= Beginning of Section =

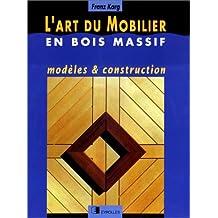 ART DU MOBILIER EN BOIS MASSIF (L')
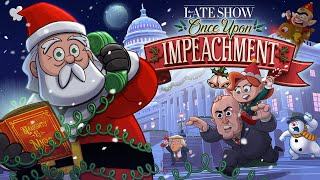 """Once Upon Impeachment,"" A Late Show Animated Christmas Classic"
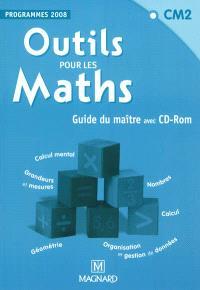 Outils pour les maths, CM2, programmes 2008 : guide du maître avec CD-ROM
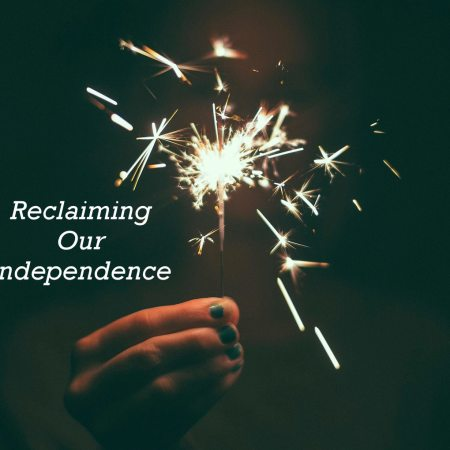 Reclaiming Our Independence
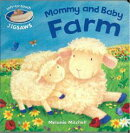 Mommy and Baby Farm [洋書]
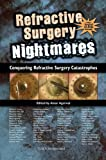 Refractive Surgery Nightmares - Conquering Refractive Surgery Catastrophes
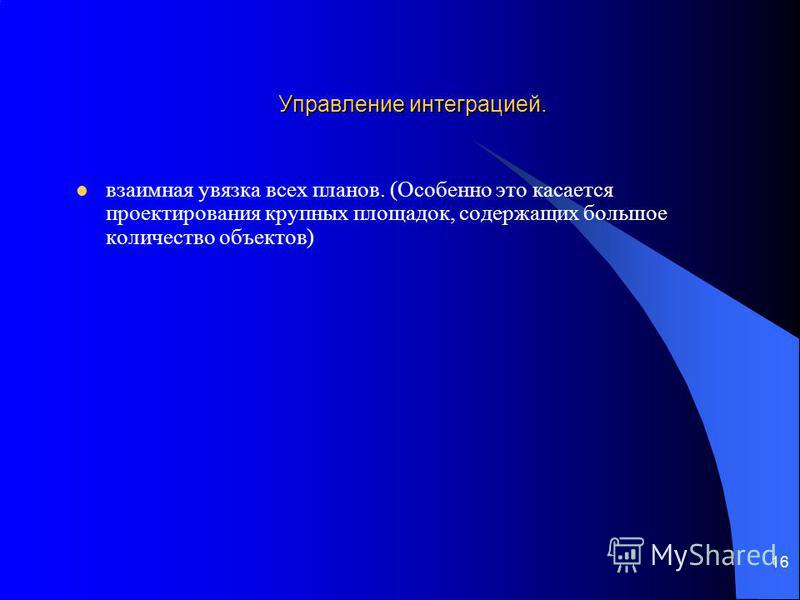 16 Управление интеграцией. взаимная увязка всех планов. (Особенно это касается проектирования крупных площадок, содержащих большое количество объектов)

= End of Section =

Every line between the one containing "Mommy and Baby Farm [洋書]" and the last line of the data above, both included, should be copied exactly, but not the pictures.

 Mommy and Baby Farm [洋書]
 Refractive Surgery Nightmares - Conquering Refractive Surgery Catastrophes
 16 Управление интеграцией. взаимная увязка всех планов. (Особенно это касается проектирования крупных площадок, содержащих большое количество объектов)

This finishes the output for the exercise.